NRG tells shareholders to reject Exelon's $6 Billion bid

NRG Energy Inc. the developer and manager of energy-related operations, has asked its shareholders to reject a hostile $6 billion takeover bid from Exelon Corp.

If successful, the bid could create the largest US power producer.

In a filing with the US Securities and Exchange Commission (SEC), NRG said that a combination with Exelon would dilute, and may even derail NRG's growth. The company, which is based out of Princeton, New Jersey, is currently the second-largest power producer in Texas, just behind the closely-held Energy Future Holdings Corp.

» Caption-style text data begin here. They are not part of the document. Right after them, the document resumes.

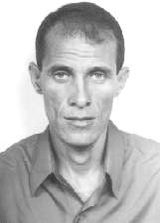 Gilmar Lima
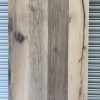 4 Plank reclaimed oak table top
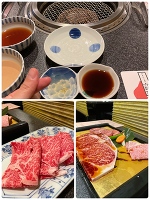 素晴らしい💕
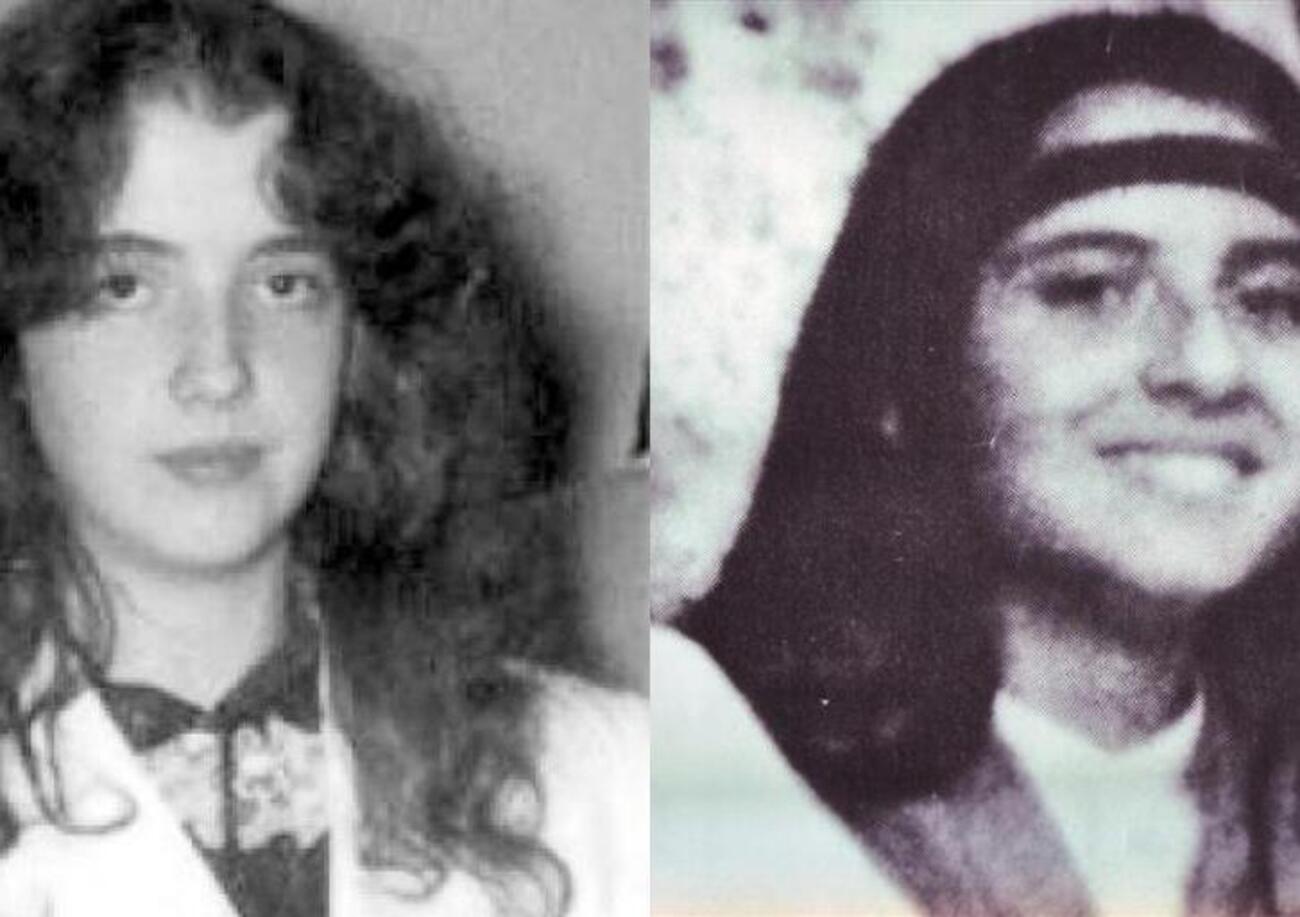 Caso Orlandi, in stallo la Commissione d&rsquo;inchiesta. La sorella di Mirella Gregori: &ldquo;Spero non cerchino solo Emanuela&hellip;&rdquo;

Exelon's bid offers 0.485 of a share for each NRG share directly to holders as of  12 November. Three days earlier, on 9 November, the NRG's board had turned down an identical offer, saying that it was too cheap and potentially risky for investors. In an interview with the media, NRG chief operating officer Robert C Flexon said that since the price was the same, "so the answer is the same."

The filing says that a discussion between the two companies, facilitated by JPMorgan Chase & Co on 2 September, ended on 30 September, at a meeting in New York, when Exelon CEO John W Rowe did not want to discuss an exchange ratio of Exelon shares for those of NRG.

With the regulatory filing in place, NRG's management is now free to hold meetings on the bid with individual shareholders.